The secretive state this week put a long-range missile in place for a launch the United States warned would violate U.N. sanctions imposed on Pyongyang for past weapons tests.
The planned launch, seen by some countries as a disguised military exercise, is the first big test for U.S. President Barack Obama in dealing with the prickly North, whose efforts to build a nuclear arsenal have long plagued ties with Washington.
North Korea warned that any action by the U.N. Security Council to punish it would be a "hostile act."
" ... All the processes for the denuclearization of the Korean Peninsula ... will be brought back to what used to be before their start and necessary strong measures will be taken," the North's foreign ministry spokesman said in comments carried by the official KCNA news agency.
North Korea has frozen its aging nuclear reactor and started to take apart its Yongbyon atomic plant under a deal signed by regional powers in 2005 that called for economic aid and better diplomatic standing for the isolated North in return.
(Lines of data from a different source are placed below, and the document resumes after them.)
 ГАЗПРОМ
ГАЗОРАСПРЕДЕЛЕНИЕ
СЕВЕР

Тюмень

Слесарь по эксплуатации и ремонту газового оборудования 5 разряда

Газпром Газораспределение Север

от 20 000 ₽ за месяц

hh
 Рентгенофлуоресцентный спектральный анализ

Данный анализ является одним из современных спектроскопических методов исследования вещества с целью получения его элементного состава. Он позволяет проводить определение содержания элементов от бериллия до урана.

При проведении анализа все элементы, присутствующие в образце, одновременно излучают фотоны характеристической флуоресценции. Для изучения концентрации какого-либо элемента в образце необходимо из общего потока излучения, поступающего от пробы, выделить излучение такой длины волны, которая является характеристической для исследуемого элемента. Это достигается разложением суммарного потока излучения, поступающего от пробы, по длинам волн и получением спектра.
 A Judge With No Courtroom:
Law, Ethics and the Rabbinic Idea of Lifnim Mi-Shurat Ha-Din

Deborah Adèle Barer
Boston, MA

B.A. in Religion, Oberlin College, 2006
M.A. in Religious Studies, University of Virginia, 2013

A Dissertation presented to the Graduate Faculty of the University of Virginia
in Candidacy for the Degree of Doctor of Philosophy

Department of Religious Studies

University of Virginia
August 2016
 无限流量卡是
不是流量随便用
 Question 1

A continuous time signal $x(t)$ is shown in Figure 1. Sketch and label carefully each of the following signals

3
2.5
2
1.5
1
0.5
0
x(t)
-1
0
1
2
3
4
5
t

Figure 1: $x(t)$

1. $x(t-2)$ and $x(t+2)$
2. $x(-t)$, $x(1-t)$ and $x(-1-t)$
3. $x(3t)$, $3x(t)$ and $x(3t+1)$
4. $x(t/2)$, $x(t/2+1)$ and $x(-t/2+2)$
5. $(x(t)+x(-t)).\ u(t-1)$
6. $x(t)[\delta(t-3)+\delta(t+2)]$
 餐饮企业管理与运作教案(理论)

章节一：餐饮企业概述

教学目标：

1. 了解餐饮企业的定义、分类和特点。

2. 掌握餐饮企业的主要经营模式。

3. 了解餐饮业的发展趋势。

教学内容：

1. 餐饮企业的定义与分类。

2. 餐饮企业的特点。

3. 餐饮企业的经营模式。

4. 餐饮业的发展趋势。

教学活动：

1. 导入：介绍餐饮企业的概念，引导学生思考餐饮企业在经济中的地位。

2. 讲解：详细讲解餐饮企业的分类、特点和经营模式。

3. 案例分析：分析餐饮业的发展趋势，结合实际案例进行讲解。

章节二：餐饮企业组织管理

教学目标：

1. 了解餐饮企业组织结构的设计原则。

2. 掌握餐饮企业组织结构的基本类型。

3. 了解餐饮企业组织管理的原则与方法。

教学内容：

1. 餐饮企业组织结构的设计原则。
Despite the agreement, the North carried out a nuclear test in 2006.
The South Korean daily Chosun Ilbo quoted a diplomatic source as saying the North could fire its Taepodong-2 missile, which has the range to hit U.S. territory, by the weekend.
This is earlier than the April 4-8 timeframe Pyongyang announced for what it says is the launch of a satellite.
"Technically a launch is possible within three to four days," the Chosun Ilbo quoted a diplomatic source in Seoul as saying.
South Korea said the launch would be a serious challenge to security in north Asia, which accounts for one sixth of the global economy. Japan urged North Korea to refrain from action that would destabilize the region.
"We strongly urge the North to immediately stop the launch of a long-range missile, which would be a clear violation of the U.N. Security Council resolution 1718," South Korean Defense Ministry spokesman Won Tae-jae told reporters.